→ KETENTUAN LATIHAN:
1: Tolong tulis ulang paragraf dalam berita tentang penolakan tambang PT CBS yang diawali "Raden Adnan mengatakan dirinya" secara lebih singkat, tanpa menghilangkan fakta utamanya.
2: Jawab pertanyaan berikut berdasarkan berita tentang penolakan tambang PT CBS.
(a) Siapa yang mengetuai Forum Masyarakat Rejang Gunung Bungkuk (FMRGB)?
(b) Di rumah sakit mana para klien sempat dirawat?
(c) Di bagian tubuh mana Marta Dinata tertembak?
3: Lanjutkan berita tentang penolakan tambang PT CBS, dimulai setelah kalimat terakhirnya.

→ KUTIPAN BERITA:
=====

Bengkulu Tengah, Kupas Bengkulu.comĀ – Pasca aksi demontrasi atas penolakan tambang bawah tanah PT CBS, akhirnya terus bergulir keranah hukum.
Pada Rabu sore (15 /6/2016 ), sekira Pukul 4.30 WIB, Forum Masyarakat Rejang Gunung Bungkuk (FMRGB), yang di ketuai Nurdin melalui kuasa hukum, Raden Adnan SH dari Lembaga Bantuan Hukum Garuda Jakarta, menggelar jumpa pers.
Raden Adnan mengatakan dirinya sebagai kuasa hukum atas nama kliennya, Marta Dinata, Baderin HS dan Ali Muan sebagai korban penembakan aparat kepolisian pada saat melakukan demontrasi, untuk menolak tambang batu bara PT CBS, yang berlokasi kecamatan Merigi Kelindang dan Merigi Sakti, Kabupaten Bengkulu Tengah, Provinsi Bengkulu.
Dipaparkannya, kliennya sudah tertembak, dan sempat di rawat RSUD M Yunus, untuk mendapatkan perawatan medis secara intensif. Diketahui secara pasti, kliennya atasnama Marta Dinata di tembak di bagian perut tembus kebagian belakang.

=====

→ BAHAN SUMBER:
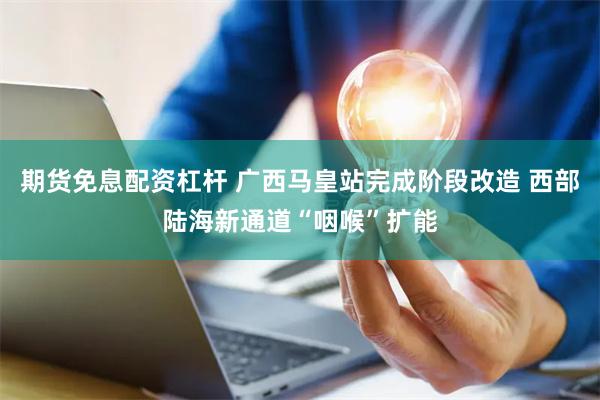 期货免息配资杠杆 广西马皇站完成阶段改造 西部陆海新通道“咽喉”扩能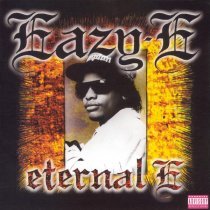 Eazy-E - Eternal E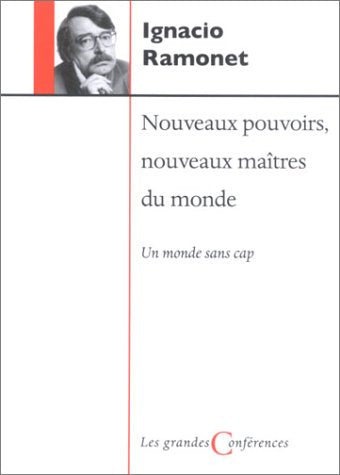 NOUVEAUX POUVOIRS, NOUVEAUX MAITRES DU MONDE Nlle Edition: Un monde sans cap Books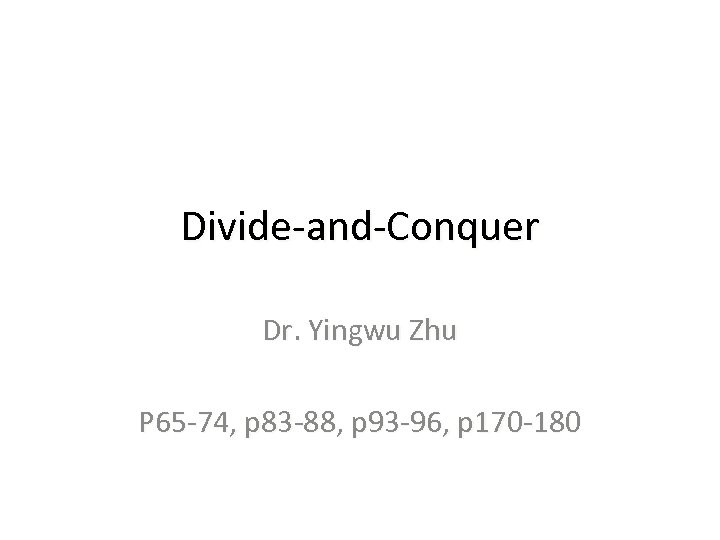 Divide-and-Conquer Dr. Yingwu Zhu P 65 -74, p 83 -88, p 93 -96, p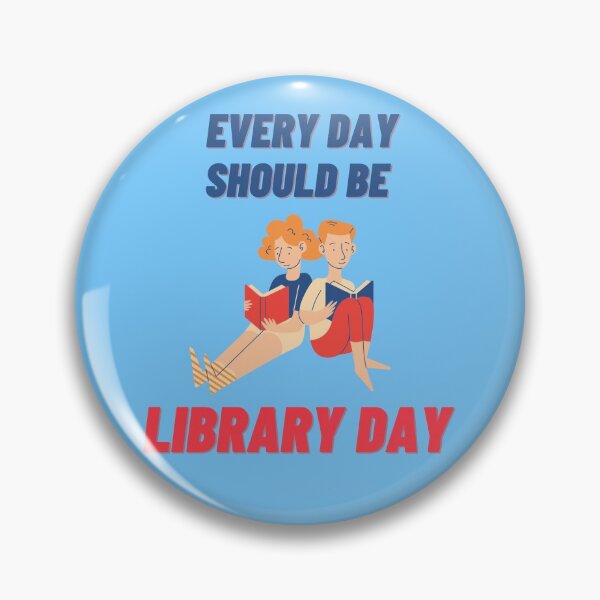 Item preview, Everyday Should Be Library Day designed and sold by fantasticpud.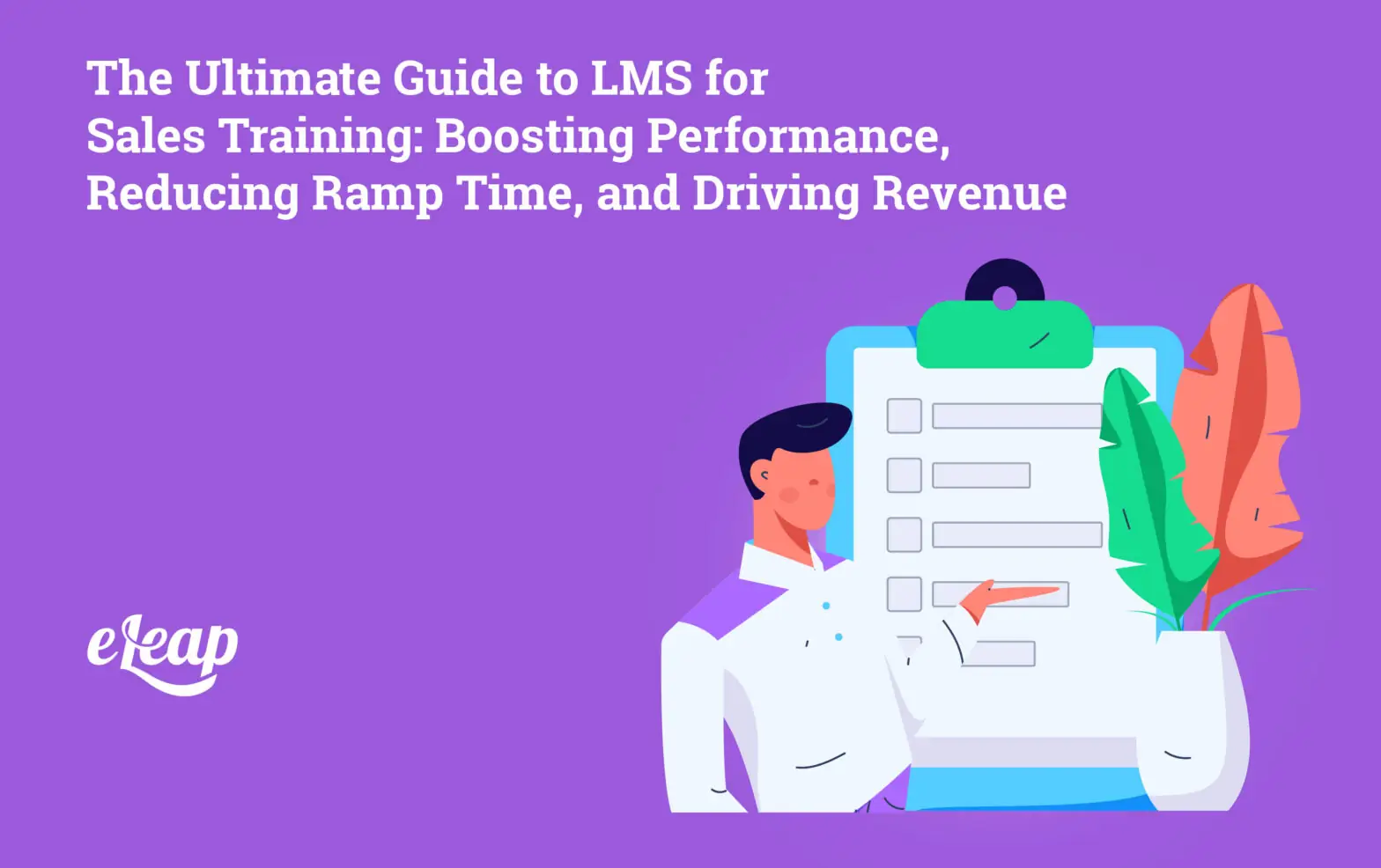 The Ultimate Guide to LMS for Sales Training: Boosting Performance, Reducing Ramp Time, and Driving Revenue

=====

→ KUNCI JAWABAN:
1: Raden Adnan adalah kuasa hukum Marta Dinata, Baderin HS, dan Ali Muan. Ketiganya menjadi korban penembakan aparat kepolisian saat berdemonstrasi menolak tambang batu bara PT CBS di Kecamatan Merigi Kelindang dan Merigi Sakti, Kabupaten Bengkulu Tengah, Provinsi Bengkulu.

2:
(a) Nurdin.
(b) Di RSUD M Yunus.
(c) Di bagian perut, tembus ke bagian belakang.

3:
Akibatnya usus banyak mengalami kehancuran. Saat ini masih berada dalam ruangan ICCU dan sedangkan Ali Muan masih di rawat dan sementara Baderin HS masih rawat jalan.
Dari perisitiwa dan kronologis kejadian penembakan kliennya tersebut jelas Raden, pihak kepolisian yang melakukan perbuatan penembakan, diduga tidak memenuhi produser tetap ( Protap ) Kapolri No 1/X/2010.
Dimana dalam menerapkan tugas dan perlindungan terhadap warga masyarakat, setiap anggota harus memperhatikan asas legalitas, asas nesesitias dan asas proporsianalitas serta asas akuntabilitas yang diduga tidak dipenuhi,” ujarnya.
Polisi diduga telah berbuat, bukan untuk kepentingan umum atau masyarakat, melainkan untuk kepentingan pelaku usaha PT. Cipta Buana Seraya( CBS). Menurut Informasi yang berkembang, di mana pemegang saham, Erwan Eriadi alias Edi Ramli dan di duga masih keluarganya Bupati Bengkulu Tengah Ferry Ramli.
“Hal ini bertentangan dengan Undang Undang Nomor 2 Tahun 2002 tentang Polri, Pasal 18 ayat (2), Polri telah bertindak untuk kepentingan PT.CBS, bukan untuk kepentingan umum,” papar Raden Adnan.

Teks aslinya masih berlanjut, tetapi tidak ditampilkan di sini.